A) 1,770 hours B) 17,670 hours C) 35,340 hours D) 59,000 hours
18. The regulatory enforcement case opening Chapter 10 resulted in a £2.8 million penalty. The core failure identified by the regulator was:
A) The bank had failed to onboard the customer with appropriate documentation B) The bank had filed insufficient SARs for the suspicious transactions C) The bank's risk rating methodology did not incorporate transaction behavior as a trigger for risk rating update — allowing a stale "Low Risk" rating to persist despite material behavioral changes D) The bank had failed to screen the customer against OFAC and UK sanctions lists
Answer Key
| Q | A | Explanation |
|---|---|---|
| 1 | B | CRR enables proportionate KYC — different levels of scrutiny for different risk levels. It is not a permission system and not for product pricing. |
| 2 | C | International wire transfers are a product/service risk factor. Nationality and PEP status are customer factors; counterparty jurisdiction is a geographic factor. |
| 3 | C | Any HIGH factor rating typically produces a HIGH overall rating in a categorical scoring model — the highest risk factor drives the outcome. |
| 4 | B | FATF's definition: individuals entrusted with prominent public functions and their family members/close associates.

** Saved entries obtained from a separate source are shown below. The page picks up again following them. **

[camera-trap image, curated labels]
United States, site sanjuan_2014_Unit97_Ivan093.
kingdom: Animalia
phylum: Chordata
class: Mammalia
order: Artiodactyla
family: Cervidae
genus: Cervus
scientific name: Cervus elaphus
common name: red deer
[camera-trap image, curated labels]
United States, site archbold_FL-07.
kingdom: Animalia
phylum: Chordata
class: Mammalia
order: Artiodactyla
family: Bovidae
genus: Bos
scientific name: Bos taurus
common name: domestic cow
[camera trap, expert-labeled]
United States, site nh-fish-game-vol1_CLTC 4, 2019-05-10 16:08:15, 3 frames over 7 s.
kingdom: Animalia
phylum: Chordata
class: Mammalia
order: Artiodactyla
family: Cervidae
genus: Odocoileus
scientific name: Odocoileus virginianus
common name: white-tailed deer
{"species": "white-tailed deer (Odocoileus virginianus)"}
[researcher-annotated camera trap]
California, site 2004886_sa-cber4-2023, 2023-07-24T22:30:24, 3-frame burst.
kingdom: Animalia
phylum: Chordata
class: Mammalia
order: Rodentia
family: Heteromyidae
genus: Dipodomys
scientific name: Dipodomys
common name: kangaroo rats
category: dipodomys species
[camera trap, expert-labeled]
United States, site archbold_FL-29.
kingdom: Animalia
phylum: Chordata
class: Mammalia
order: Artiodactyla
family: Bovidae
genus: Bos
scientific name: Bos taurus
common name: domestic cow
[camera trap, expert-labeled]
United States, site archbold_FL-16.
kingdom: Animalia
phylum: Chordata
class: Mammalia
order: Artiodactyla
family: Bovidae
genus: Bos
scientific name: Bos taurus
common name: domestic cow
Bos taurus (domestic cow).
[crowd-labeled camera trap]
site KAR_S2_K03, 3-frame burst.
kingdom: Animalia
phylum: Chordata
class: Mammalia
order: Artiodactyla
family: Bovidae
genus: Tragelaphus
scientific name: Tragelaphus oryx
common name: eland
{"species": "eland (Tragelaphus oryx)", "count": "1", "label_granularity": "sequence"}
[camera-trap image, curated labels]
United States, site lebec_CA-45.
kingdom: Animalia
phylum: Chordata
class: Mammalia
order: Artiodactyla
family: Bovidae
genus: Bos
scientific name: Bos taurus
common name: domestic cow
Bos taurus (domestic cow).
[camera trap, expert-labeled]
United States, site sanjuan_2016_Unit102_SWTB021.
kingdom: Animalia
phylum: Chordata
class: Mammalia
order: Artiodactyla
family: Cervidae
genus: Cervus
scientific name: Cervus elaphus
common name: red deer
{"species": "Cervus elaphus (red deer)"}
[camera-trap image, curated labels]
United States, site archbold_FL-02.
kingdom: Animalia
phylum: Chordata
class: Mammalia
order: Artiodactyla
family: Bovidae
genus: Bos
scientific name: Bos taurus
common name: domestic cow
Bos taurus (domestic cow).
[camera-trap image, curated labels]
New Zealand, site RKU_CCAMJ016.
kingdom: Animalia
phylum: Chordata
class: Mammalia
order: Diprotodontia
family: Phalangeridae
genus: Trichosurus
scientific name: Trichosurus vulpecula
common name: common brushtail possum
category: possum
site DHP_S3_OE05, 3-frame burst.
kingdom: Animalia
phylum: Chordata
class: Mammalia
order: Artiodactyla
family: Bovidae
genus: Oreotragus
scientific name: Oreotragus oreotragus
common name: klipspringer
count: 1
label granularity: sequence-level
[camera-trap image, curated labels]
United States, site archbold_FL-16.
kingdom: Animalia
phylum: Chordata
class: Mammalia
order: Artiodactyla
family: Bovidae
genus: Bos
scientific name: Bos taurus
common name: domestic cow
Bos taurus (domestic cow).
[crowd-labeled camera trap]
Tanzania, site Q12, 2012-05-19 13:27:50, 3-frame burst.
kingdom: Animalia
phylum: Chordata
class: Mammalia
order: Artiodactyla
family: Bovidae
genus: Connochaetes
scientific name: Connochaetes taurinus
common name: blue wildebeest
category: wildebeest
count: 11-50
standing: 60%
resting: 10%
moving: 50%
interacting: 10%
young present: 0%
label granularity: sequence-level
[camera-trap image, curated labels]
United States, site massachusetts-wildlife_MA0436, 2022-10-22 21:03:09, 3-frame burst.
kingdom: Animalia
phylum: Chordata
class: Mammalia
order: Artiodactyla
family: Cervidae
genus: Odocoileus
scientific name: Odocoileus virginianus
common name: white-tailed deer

Not all public employees; not based on opinions or donations. |
| 5 | C | Former PEPs remain elevated risk for "an appropriate period" — not a fixed date. At 18 months, continued elevated scrutiny is appropriate; the institution makes a risk-based judgment about when to revert to standard CDD. |
| 6 | B | EDD = more intensive verification: SOW documentation, SOF verification, senior management approval. Not limited to corporates; not triggered by refusal to provide documents. |
| 7 | C | SOW verification requires corroborated documentation — career history, business sale records, inheritance documentation. A bank statement or simple declaration is insufficient. |
| 8 | B | SOF = transaction-level (where did this money come from?); SOW = customer-level (how did they accumulate their wealth?). Both required for high-risk customers. |
| 9 | B | Senior management written approval is the mandatory requirement before commencing a high-risk customer relationship. No FIU report is required pre-commencement (unless there is already suspicion). |
| 10 | B | Static systems rate at onboarding and don't update automatically. Dynamic systems incorporate behavioral change triggers to keep ratings current. |
| 11 | C | A 300% volume increase is a behavioral trigger for review — not an automatic SAR or automatic risk uprating. Legitimate business growth can explain volume increases; the review determines whether it's genuine. |
| 12 | B | High-risk customers: review every 6 months. Medium: 12 months. Low: 24–36 months. |
| 13 | B | First transactions with a high-risk jurisdiction represent a new and material risk factor. Closing an account, small salary increases, and new product openings are not risk rating triggers. |
| 14 | B | Family members and close associates may hold, manage, or benefit from a PEP's funds — and are themselves a regulatory category in most frameworks. They are not automatically sanctioned. |
| 15 | C | Tier 1 automation is appropriate for low-risk customers with no changes, no alerts, and no triggers — where the previous rating is still supported by all available data. |
| 16 | B | Correspondent banking extends services to the correspondent's underlying customers — an unknown population the institution cannot directly KYC. This indirect exposure is the EDD trigger. |
| 17 | A | 10% of 235,600 = 23,560 full reviews × 45 min = 1,060,200 min ÷ 60 = 17,670 hours. (Note: 17,670 is the correct answer; the question uses approximate language — if question asks about "full analyst review tier only" = 17,670. If "approximately 1,770" appears in the option, check the math again: 23,560 × 45 = 1,060,200 min / 60 = 17,670 hours.) Correct answer: B — 17,670 hours. |
| 18 | C | The enforcement finding: the bank's rating methodology did not incorporate behavioral transaction triggers — a static rating persisted despite material behavioral changes. |
Note for question 17: The correct answer is B (17,670 hours). Option A (1,770) would represent 10% of the correct answer — a calculation error. Verify: 235,600 × 10% = 23,560 reviews × 45 minutes = 1,060,200 minutes ÷ 60 = 17,670 hours.